SOURCE EXTRACT:
If your wife is going out a lot, perhaps you are providing her with too much money. I guess what I'm trying to say is that you are making things too easy for her. You feel she is staying with you because of the money and I can see your point. 

Hang in there; I know how the limbo life can be torture.


----------



## voivod

lmh11706 said:


> she says she just wants space to clear her head and to be alone and go out with her friends-space to do what exactly-go out to the club every sat nite-otherwise shes home with me and the kids every other night
> 
> 
> HOW LONG CAN I WAIT FOR HER TO FORGIVE-OR NOT.she has to decide at some point wheter she wants to save the marriage or divorce me.i told her i can not live this way for months and months.she knows i want to stay with her and feel sometimes shes just making me suffer.like i did to her.
> 
> 
> 
> everyone keeps telling me its not over-her family,my family-but if she felt any love for me when-maybe shes just not feeling it anymore-i dont know.but then lets end it and move on with our lives instead of living in limbo


sounds like the only "ME" time she wants is time at this club with this guy...am i wrong??

DATASET EXCERPT:
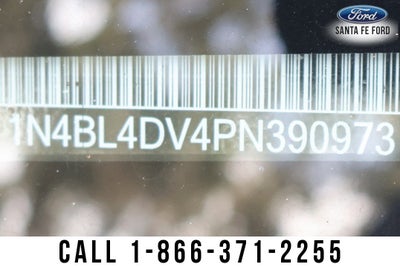 2023 Nissan Altima 2.5 SV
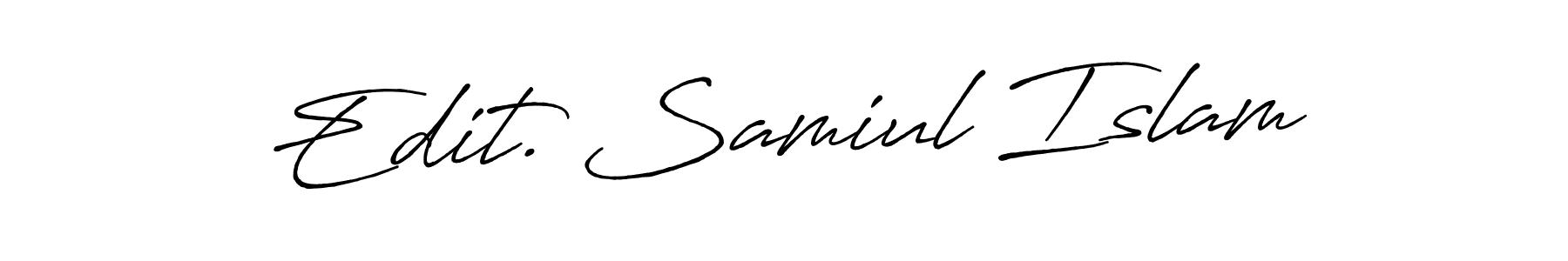 Similarly Antro_Vectra_Bolder is the best handwritten signature design. Signature creator online .You can use it as an online autograph creator for name Edit. Samiul Islam. Edit. Samiul Islam signature style 7 images and pictures png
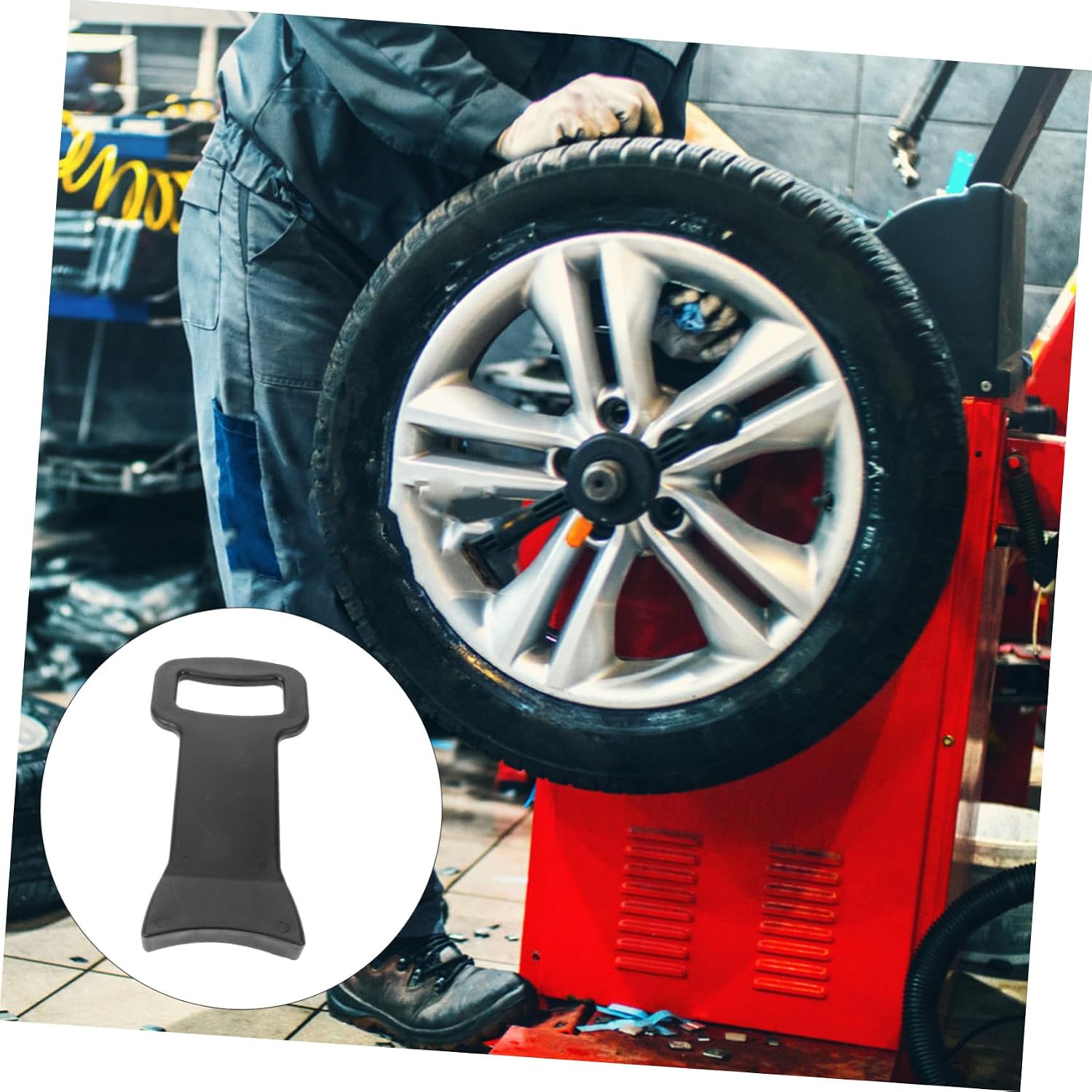 Car Tire Machine Changer Mount Pad Tyre Changer Accessories Easy Tire Mounting Tool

WORK TO BE COMPLETED: The forum thread quotes a post describing what the wife says she wants. List every purpose she gives for wanting space.

WRITTEN ANSWER:
- to clear her head
- to be alone
- to go out with her friends